Generally speaking, puppy food is higher in protein and enriched with vitamins, minerals, and fats essential for growth–that is, when compared to dog food made by the same manufacturer. Still, ingredients across brands can vary greatly. Commercial puppy food must meet AAFCO (Association of American Feed Control Officials) nutrient standards for growth, and many companies go above and beyond those standards, testing their products to make sure they support puppies’ development.
They don’t have to, though–they’re only required to meet the minimum nutrient standards. In most cases, you get what you pay for. Lower-quality ingredients are found in the cheaper brands while “premium” and “performance” varieties include higher quality ingredients for improved digestibility.
Buy “puppy food.” It’s more likely to have the extra nutrients a puppy needs until he’s full grown. (Ask your vet for guidelines on when that might be–small dogs of course mature more quickly than big dogs.) Regular food labeled “for all life stages” is fine too.
Consider breed-formulated food. Large-breed puppy formulas help bigger pups grow at a rate gradual enough that they have time to develop strong bones and joints. Small-breed formulas provide concentrated nutrition in small, bite-size kibbles that meet a smaller puppy’s high metabolic needs. And, yes, medium-breed formulas aim somewhere in between. If you can’t find breed-formulated food, that’s okay.
Puppies need to eat a lot–and not too much. You should be able to feel but not see their ribs, and they should have a visible waist when you look down at them. This is true for puppies of any breed, big or small.
In general, you should follow the guidelines on the back of the bag of dogfood, and adjust up or down depending on your puppy’s appetite and body condition.

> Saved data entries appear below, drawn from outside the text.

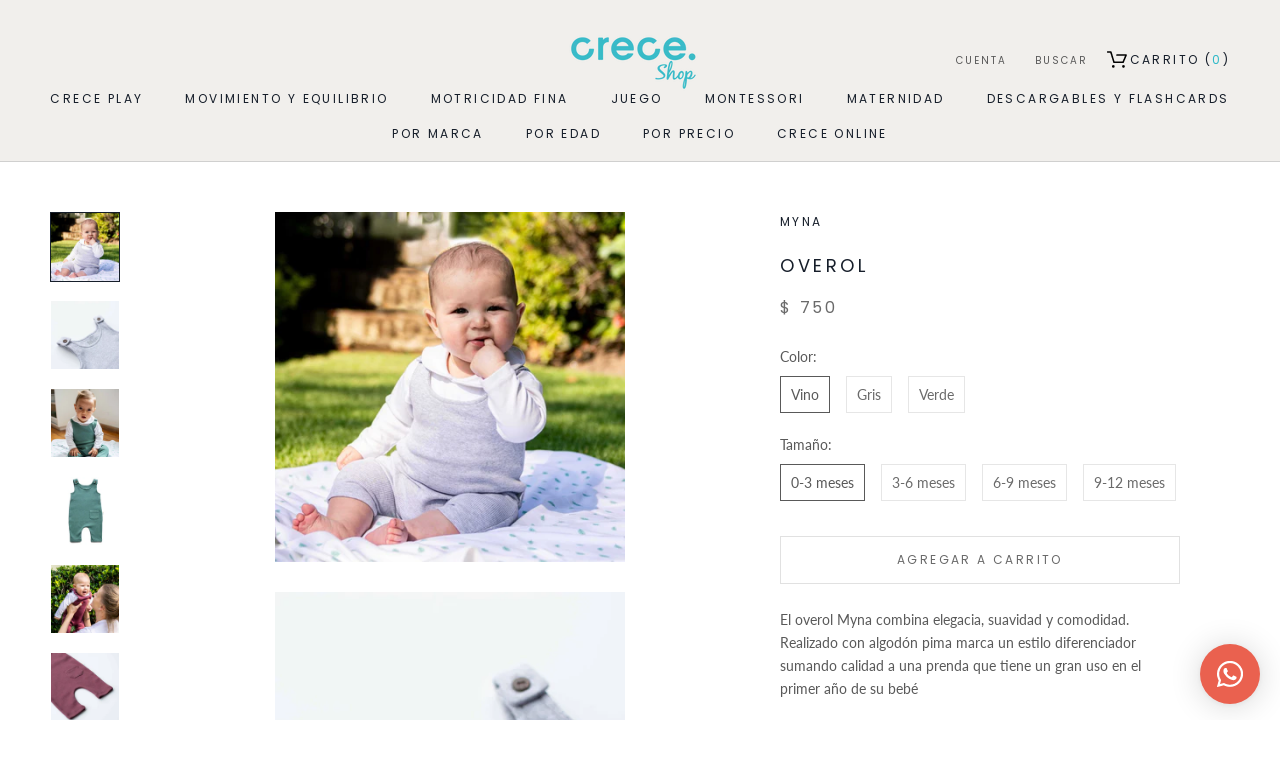

--- FILE ---
content_type: image/svg+xml
request_url: https://shop.creceonline.mx/cdn/shop/t/18/assets/cursor-zoom-in.svg?v=175051950201152185601666788120
body_size: -622
content:
<svg width="35" height="35" viewBox="0 0 35 35" xmlns="http://www.w3.org/2000/svg">
  <g fill="none" fill-rule="nonzero">
    <circle fill="#ffffff" cx="17.5" cy="17.5" r="17.5"/>
    <path fill="#161e2a" d="M24 18h-6v6h-1v-6h-6v-1h6v-6h1v6h6"/>
  </g>
</svg>

--- FILE ---
content_type: image/svg+xml
request_url: https://shop.creceonline.mx/cdn/shop/t/18/assets/cursor-zoom-in.svg?v=175051950201152185601666788120
body_size: -872
content:
<svg width="35" height="35" viewBox="0 0 35 35" xmlns="http://www.w3.org/2000/svg">
  <g fill="none" fill-rule="nonzero">
    <circle fill="#ffffff" cx="17.5" cy="17.5" r="17.5"/>
    <path fill="#161e2a" d="M24 18h-6v6h-1v-6h-6v-1h6v-6h1v6h6"/>
  </g>
</svg>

At around eight to 12 weeks of age your puppy is probably eating three to four times a day. He doesn’t have to eat that many times though. If it suits your schedule to feed him only twice a day, just divide the amount of food you’d normally give into two meals instead of three or four.
After he’s six months old you can–and should–reduce the number of meals you feed him to two. Start reducing the amount of food he gets as well, following guidelines provided by food manufacturers, adjusting as needed. If you’re feeding too much, most dogs will let you know by leaving some behind in his bowl.
- Large-breed puppies need slow, sustained growth to help prevent orthopedic problems, such as hip dysplasia. Raise them on a diet designed for large-breed dogs or food for adult dogs. Whatever diet you choose shouldn’t overemphasize protein, fat, and calorie levels.
- Small but chunky breeds, such as pugs, also need a lower-calorie diet than what’s provided by most puppy foods, because they’re also prone to hip dysplasia.
- Feed your dog at set times each day rather than leaving food out all the time so he learns a schedule. The exceptions are tiny breeds such as Chihuahuas, who can be prone to hypoglycemia (low blood sugar). They should always have food available to nibble on.
- Never feed your puppy from the table. It only encourages begging. Everyone in the family must follow this rule.